I don’t see it coming from significant new business development for two reasons:
- firms won’t have the capacity to do tons of additional work—first, the talent pool is limited and, second, more capacity costs more money (people) so the net impact to profitability is not great (if measured by profit per person or profit per partner); and
- the main reason I don’t see it coming from an influx of new business is that firms are not changing their business development behavior to make this sort of result likely.
In fact, as profitability becomes pinched, partners and associates, alike, are told what? They are told to BILL MORE HOURS. And the firm raises hourly billing rates.
It's widely accepted that hourly rate increases have minimal impact on overall profitability. They will increase write-offs, too, though, and reduce realization on jobs that are already price higher than the market will bear.

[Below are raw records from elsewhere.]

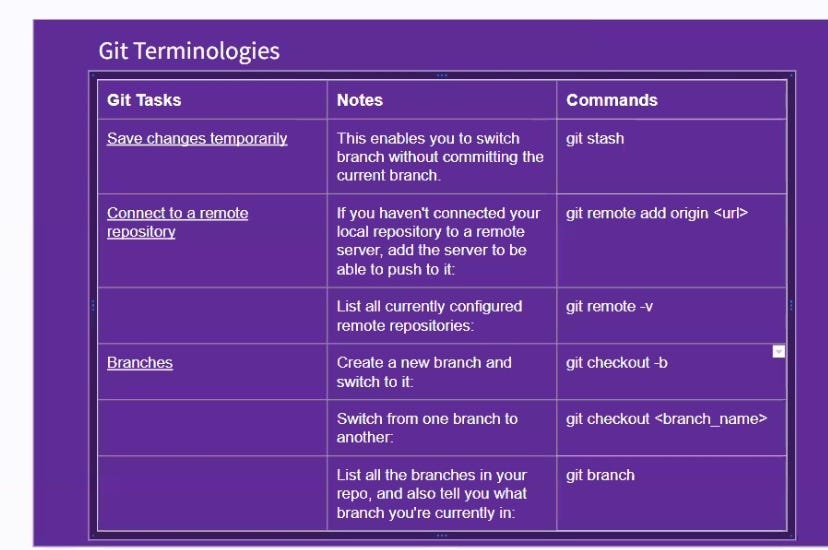 Git Terminologies

| Git Tasks | Notes | Commands |
|---|---|---|
| Save changes temporarily | This enables you to switch branch without committing the current branch. | git stash |
| Connect to a remote repository | If you haven't connected your local repository to a remote server, add the server to be able to push to it: | git remote add origin <url> |
| | List all currently configured remote repositories: | git remote -v |
| Branches | Create a new branch and switch to it: | git checkout -b |
| | Switch from one branch to another: | git checkout <branch_name> |
| | List all the branches in your repo, and also tell you what branch you're currently in: | git branch |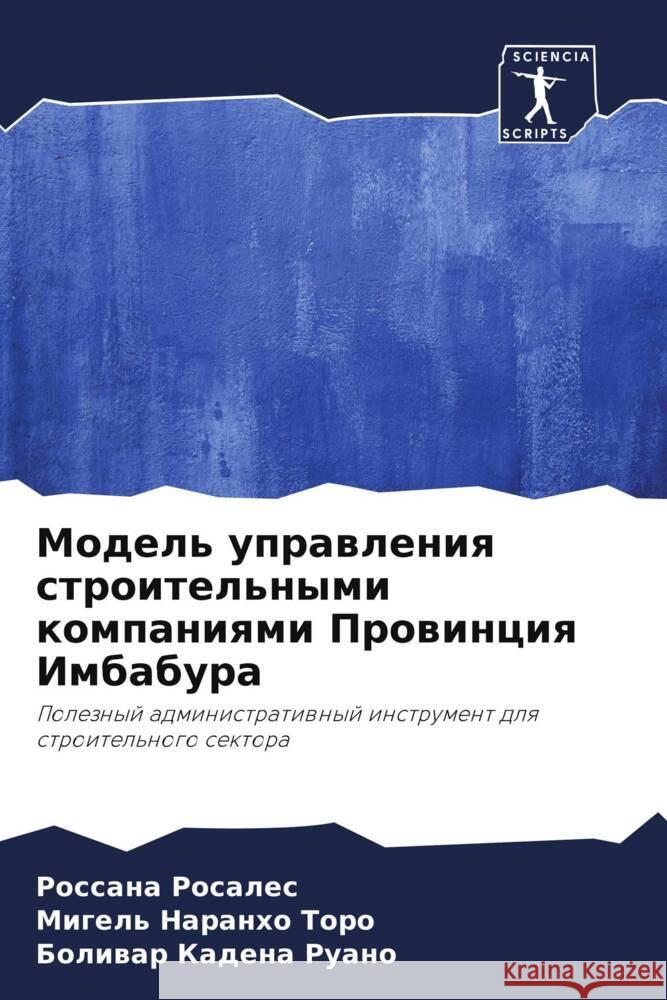 SCIENCIA
SCRIPTS

Модель управления строительными компаниями Провинция Имбабура

Полезный административный инструмент для строительного сектора

Россана Росалес
Мигель Наранхо Торо
Боливар Кадена Руано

And what happens when people are grinding away to bill more hours? Every marketing person knows the answer to this one…they hear it all the time, “I don’t have time to market. My charge goal is too high.”
This goal is counter-productive to increasing new business. I believe it further hurts marketing by decreasing morale which is reflected in service quality. Service quality directly relates to incoming referrals.
Decreased morale leads to loss of key employees--the very thing firms are spending big bucks to prevent. It's a terrible cycle that needs to be broken somehow.
So what *IS* the answer?
The first instinct of most organizations (right behind requiring more billable hours and raising hourly rates) is to cut costs. This, like increasing chargeable hour goals, has a very limited net potential impact. There are only so many hours in a day/month/year. There are only so many expenses that can be cut. Though some firms may choose to let go of some less valuable partners to save money, I don’t see this as a big fix across the board, either. It's potentially another capacity limiting move.
The single greatest factor that can improve profitability is price. It is time to look strategically at pricing and to recognize that the bill-by-the-hour model is flawed in it's lack of scalability and failure to take into account the high-end buyer is quite different from the low-end buyer.
Law or accounting firms that really want to increase profits in a tight and expensive employee market will want to look outside of the old way of pricing that undermines growth efforts by encouraging behaviors opposite of those needed for healthy growth.
Evaluating and controlling a firm’s capacity by knowledge level, specializing in a limited number of practice areas (service or product oriented) and pricing strategically are three practices that, when integrated, can lead to optimal profitability.